# Invariance of the constrained least squares quadratic form

1. Jan 31, 2010

### maverick280857

Hi everyone,

I'm trying to show that the quantity

$$(L'\hat{\beta}-\eta)'(L'(X'X)^{-1}L)^{-1}(L'\hat{\beta}-\eta)$$

where $\beta$ is a (p+1)x1 vector, $L'$ is a q x (p+1) vector, and $\eta$ is a q x 1 vector, is invariant under transformations of L which are row and column operations.

This quantity arises in the test statistic for the constrained (restricted) least squares process, where the objective is to minimize

$$S(\beta,\Lambda) = (Y-X\beta)'(Y-X\beta) + 2\Lambda'(L'\beta-\eta)$$

where $\Lambda$ is treated as a Lagrangian multiplier and $L'\beta=\eta$ is the restriction to be imposed on the unrestricted objective function $S(\beta,0)$.

The point is that there is no unique choice of the matrix L', and this should not affect the form of the test statistic.

Here, $\beta' = (\beta_0, \beta_1, \ldots, \beta_p)$.

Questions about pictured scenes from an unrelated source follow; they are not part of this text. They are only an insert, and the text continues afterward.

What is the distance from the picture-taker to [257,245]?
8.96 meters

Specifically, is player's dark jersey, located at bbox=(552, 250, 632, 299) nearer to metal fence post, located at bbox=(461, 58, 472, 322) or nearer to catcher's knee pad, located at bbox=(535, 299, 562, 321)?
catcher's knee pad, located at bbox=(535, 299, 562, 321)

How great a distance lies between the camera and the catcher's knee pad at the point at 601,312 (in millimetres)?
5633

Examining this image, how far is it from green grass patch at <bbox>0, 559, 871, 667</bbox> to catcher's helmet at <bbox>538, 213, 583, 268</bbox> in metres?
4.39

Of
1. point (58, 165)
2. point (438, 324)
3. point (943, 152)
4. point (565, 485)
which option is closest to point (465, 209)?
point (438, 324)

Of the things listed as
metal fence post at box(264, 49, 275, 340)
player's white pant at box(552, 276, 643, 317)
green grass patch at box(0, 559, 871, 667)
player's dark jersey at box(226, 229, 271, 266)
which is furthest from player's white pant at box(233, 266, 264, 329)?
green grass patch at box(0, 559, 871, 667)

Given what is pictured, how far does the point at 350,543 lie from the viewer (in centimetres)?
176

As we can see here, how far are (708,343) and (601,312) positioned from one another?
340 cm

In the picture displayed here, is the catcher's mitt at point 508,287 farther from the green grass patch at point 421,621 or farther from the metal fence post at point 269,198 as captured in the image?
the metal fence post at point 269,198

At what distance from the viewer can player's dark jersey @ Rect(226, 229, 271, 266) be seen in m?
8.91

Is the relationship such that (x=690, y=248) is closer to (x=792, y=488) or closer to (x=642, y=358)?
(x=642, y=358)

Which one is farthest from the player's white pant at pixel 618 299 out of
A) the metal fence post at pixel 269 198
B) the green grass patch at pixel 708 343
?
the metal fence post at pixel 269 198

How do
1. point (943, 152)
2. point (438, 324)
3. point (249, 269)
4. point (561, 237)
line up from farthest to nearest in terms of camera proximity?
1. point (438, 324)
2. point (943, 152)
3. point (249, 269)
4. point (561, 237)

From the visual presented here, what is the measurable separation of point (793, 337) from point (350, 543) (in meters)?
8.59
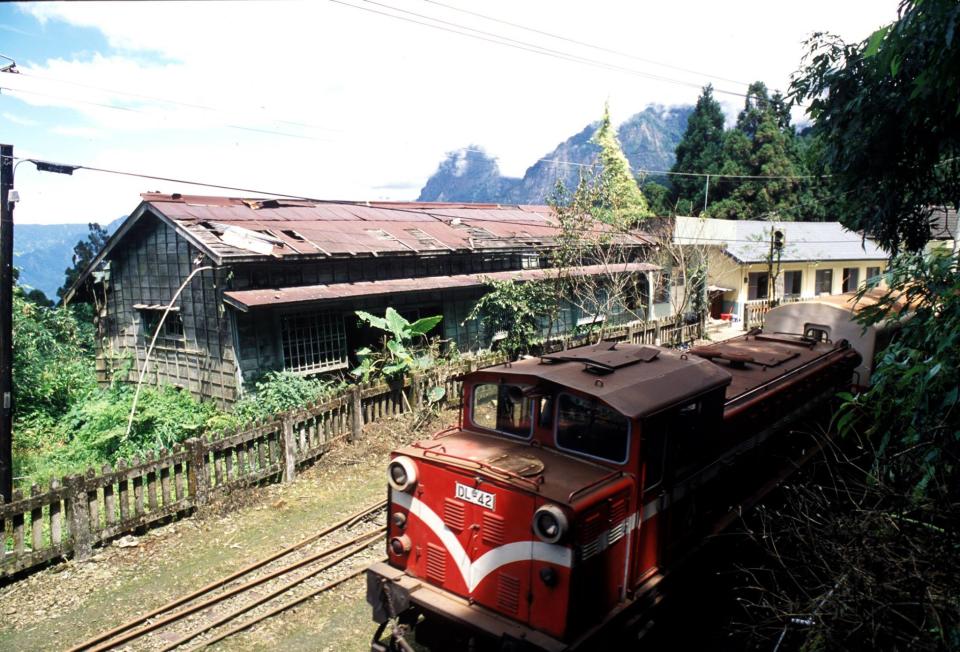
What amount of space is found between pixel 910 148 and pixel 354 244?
36.9 feet

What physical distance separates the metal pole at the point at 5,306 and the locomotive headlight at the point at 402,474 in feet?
24.1

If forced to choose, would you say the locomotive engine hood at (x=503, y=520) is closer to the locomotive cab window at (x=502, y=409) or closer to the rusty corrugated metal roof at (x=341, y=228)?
the locomotive cab window at (x=502, y=409)

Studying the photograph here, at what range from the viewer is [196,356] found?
13.9m

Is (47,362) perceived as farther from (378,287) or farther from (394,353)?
(394,353)

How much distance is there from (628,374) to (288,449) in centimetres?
665

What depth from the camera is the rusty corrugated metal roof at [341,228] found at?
13.1 metres

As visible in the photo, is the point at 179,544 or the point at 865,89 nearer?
the point at 179,544

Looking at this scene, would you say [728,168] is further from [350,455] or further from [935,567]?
[935,567]

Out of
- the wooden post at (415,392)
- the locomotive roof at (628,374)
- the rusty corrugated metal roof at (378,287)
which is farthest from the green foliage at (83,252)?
the locomotive roof at (628,374)

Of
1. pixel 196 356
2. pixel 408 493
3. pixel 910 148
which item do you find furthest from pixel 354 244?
pixel 910 148

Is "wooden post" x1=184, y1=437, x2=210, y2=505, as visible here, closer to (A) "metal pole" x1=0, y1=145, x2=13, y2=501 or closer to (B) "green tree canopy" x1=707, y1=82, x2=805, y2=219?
(A) "metal pole" x1=0, y1=145, x2=13, y2=501

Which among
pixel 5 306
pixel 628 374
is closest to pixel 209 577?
pixel 5 306

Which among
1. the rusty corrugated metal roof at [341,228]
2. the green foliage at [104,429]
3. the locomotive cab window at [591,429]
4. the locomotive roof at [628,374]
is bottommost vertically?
the green foliage at [104,429]

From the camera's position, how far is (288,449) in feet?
34.0
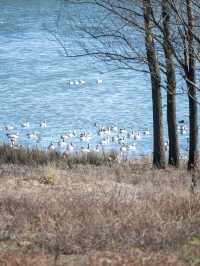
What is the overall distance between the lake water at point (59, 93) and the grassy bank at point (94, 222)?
7784mm

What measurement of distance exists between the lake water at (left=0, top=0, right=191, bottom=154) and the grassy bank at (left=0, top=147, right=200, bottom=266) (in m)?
7.78

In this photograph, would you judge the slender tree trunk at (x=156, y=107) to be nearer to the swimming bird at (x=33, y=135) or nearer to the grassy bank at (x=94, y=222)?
the grassy bank at (x=94, y=222)

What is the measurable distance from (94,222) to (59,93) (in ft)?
57.2

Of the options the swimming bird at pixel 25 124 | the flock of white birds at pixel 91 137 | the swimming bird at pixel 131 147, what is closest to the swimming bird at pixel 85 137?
the flock of white birds at pixel 91 137

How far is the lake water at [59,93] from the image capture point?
2078cm

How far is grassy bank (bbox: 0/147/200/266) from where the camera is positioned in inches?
214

For instance if one wants to impose

$$\beta_1 = \beta_2 = 0$$

two possible choices of the L' matrix are

$$\left(\begin{array}{ccc}0 & 1 & -1 \ldots\\0 & 0 & 1\end{array}\right)$$

and

$$\left(\begin{array}{ccc}0 & 1 & 0 \ldots\\0 & 0 & 1\end{array}\right)$$

with $\eta = 0$ in both cases.

How do I show that for some such nonsingular transformation T which gives L* = TL, the quantity $(L'\hat{\beta}-\eta)'(L'(X'X)^{-1}L)^{-1}(L'\hat{\beta}-\eta)$ is invariant?